When determining what a reasonable salary is, the IRS instructs owners to pay an amount that would be paid to others in the field. This includes the following criteria:
- Training and experience
- Duties and responsibilities
- Time devoted to the business
- Efforts devoted to the business
- Pay to non-shareholder employees
Benchmarking pay to other professionals in a business owners field is a way to determine a basis for pay. The Bureau of Labor Statistics provides benchmarking data that can be used to help with these efforts.
Balancing this decision can have major tax implications for a business owner. Electing too low of a salary can open them up to potential IRS scrutiny while too high of a salary can lead to unnecessarily high FICA taxes.

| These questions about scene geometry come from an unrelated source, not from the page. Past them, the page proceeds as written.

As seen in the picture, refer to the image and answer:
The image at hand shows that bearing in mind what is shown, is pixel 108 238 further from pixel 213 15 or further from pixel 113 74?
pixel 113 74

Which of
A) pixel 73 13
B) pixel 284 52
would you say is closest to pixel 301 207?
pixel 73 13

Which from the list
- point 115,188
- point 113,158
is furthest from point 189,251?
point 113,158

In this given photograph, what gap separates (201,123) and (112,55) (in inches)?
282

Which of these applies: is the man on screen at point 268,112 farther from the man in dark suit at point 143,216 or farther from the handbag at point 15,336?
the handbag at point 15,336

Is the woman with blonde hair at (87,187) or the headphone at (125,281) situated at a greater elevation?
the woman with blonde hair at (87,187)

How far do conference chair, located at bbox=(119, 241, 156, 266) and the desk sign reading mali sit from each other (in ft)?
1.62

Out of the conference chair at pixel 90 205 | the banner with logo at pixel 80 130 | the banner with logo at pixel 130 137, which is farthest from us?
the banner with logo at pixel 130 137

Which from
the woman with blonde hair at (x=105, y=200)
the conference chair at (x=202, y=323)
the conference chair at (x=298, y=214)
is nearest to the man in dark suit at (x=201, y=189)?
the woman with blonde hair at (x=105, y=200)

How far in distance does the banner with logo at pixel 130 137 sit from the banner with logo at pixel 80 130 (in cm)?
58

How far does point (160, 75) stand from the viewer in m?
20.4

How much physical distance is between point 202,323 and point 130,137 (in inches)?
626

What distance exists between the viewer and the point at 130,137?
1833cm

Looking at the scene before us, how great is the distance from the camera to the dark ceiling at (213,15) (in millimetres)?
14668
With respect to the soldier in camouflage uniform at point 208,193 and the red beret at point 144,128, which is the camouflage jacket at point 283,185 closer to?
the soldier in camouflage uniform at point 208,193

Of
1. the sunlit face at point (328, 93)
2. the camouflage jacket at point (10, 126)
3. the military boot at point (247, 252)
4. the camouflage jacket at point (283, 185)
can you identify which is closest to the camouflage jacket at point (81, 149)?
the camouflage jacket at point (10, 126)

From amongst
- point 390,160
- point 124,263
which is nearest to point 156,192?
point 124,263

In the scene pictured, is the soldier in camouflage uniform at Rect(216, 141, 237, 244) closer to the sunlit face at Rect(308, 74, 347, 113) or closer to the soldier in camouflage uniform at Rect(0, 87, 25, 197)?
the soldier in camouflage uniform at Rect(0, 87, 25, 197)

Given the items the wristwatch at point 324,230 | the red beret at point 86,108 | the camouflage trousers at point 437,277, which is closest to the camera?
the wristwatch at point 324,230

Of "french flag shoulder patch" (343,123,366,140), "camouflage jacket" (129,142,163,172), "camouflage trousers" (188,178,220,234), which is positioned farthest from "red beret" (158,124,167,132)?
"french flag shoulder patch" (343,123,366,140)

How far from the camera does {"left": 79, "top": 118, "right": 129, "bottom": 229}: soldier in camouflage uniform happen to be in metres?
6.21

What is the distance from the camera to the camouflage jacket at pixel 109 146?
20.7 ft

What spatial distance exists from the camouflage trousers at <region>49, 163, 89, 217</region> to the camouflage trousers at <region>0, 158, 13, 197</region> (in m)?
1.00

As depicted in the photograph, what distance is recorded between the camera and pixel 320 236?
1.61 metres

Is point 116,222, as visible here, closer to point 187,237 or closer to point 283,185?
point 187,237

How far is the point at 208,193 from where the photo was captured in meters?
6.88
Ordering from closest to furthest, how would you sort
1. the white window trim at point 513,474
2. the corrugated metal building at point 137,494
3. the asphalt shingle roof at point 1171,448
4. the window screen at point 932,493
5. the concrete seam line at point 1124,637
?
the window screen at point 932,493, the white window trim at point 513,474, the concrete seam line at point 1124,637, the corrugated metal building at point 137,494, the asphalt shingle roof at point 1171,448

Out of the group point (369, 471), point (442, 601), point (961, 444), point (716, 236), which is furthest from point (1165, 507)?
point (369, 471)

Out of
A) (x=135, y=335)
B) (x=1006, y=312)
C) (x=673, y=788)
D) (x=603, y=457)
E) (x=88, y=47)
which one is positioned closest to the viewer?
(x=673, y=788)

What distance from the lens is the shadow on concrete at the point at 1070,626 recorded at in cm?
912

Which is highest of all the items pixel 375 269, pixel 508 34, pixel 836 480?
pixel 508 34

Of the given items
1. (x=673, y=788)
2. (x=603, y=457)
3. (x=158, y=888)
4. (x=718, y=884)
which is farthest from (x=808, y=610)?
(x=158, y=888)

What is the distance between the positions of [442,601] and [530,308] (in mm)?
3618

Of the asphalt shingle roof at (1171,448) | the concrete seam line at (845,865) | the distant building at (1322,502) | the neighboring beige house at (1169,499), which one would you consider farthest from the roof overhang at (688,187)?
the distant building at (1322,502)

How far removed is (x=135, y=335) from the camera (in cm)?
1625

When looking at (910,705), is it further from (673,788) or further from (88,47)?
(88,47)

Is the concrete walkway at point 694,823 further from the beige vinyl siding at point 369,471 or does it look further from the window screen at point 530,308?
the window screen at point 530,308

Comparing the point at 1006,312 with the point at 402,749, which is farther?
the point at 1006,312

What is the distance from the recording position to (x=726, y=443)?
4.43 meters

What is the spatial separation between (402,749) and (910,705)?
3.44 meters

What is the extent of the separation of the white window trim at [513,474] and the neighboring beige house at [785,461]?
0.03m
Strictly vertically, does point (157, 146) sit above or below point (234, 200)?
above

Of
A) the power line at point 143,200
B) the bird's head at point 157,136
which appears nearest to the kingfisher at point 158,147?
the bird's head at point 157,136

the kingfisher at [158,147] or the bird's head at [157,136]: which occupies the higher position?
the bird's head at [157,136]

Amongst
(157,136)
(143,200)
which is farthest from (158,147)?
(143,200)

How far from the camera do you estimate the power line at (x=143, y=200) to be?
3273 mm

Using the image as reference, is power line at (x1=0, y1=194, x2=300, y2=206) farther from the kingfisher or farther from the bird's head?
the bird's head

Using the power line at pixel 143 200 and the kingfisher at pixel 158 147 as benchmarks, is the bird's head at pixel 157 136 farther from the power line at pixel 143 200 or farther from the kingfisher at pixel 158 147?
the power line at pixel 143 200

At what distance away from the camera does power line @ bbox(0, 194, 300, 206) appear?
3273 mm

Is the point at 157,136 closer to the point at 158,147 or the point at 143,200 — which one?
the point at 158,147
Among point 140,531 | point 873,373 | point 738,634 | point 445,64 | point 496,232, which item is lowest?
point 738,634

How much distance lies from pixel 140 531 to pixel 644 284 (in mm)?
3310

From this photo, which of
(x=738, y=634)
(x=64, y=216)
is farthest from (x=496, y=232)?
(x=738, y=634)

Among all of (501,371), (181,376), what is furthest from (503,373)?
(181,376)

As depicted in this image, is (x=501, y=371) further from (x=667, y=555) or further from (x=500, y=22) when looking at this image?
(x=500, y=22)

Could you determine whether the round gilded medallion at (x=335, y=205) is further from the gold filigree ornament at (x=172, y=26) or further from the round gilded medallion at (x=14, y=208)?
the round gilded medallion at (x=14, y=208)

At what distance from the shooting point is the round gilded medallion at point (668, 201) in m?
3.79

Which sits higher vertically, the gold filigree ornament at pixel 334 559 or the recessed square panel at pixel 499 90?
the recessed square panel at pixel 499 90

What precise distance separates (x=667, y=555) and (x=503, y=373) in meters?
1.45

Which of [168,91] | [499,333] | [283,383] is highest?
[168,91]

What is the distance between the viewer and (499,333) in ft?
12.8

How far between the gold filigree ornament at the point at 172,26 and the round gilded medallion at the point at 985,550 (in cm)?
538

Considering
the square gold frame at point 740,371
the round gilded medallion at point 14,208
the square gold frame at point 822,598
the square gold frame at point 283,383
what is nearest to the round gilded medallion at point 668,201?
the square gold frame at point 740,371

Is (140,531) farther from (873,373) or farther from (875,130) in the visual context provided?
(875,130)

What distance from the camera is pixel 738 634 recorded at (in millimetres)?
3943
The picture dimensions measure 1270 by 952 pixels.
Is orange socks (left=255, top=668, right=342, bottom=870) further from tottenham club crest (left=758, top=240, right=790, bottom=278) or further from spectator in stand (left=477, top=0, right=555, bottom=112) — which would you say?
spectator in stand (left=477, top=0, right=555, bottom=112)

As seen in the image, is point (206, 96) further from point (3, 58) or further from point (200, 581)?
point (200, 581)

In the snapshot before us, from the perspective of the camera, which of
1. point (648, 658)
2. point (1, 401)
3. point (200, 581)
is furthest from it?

Financial Planning Considerations of Electing S Corp Tax Treatment
When analyzing if an S corp election makes sense, there are additional expenses and the cost of your time that will need to be considered. There will be additional tax filings that need to be completed, payroll expenses associated with your salary, and the time it takes to ensure everything is completed properly.
Additionally, the reasonable compensation component of a business owner’s pay is excluded from the qualified business income (QBI) deduction which can impact the amount of deduction received and qualification for certain business owners near the income threshold.
Impact to Retirement Savings
Your salary can have implications for the amount that can be contributed to retirement accounts such as a SEP IRA and Solo 401(k).
If you have a SEP IRA for your business, your contributions will be limited to 25% of your salary with a maximum addition of $66,000 in 2023. For those over 50, the additional $7,500 catch-up contribution is available as well.
For a Solo 401(k), there can be nuances based on contribution type but in general the employee contribution will be limited to your W-2 salary wages up to $22,500 for 2023 ($30,000 if over 50). Employer contributions are limited to 25% of your W-2 salary wages up to $66,000 ($73,500 if over 50). After-tax contributions for those utilizing the mega backdoor Roth option are limited to self-employment compensation or the same $66,000 ($73,500 if over 50) limit.
Impact to Social Security
Social Security calculates your retirement benefit by averaging your 35 highest paying years indexed for inflation. While you avoid the Social Security taxes on any income taken as a distribution instead of a salary, those monies are not counted towards your Social Security record and will have an impact on the retirement benefit you will receive when you claim.
Disclosure: While we are familiar with the tax provisions of the issues presented herein, as Financial Advisors of RJFS, we do not render advice on tax or legal matters. You should discuss tax or legal matters with the appropriate professional.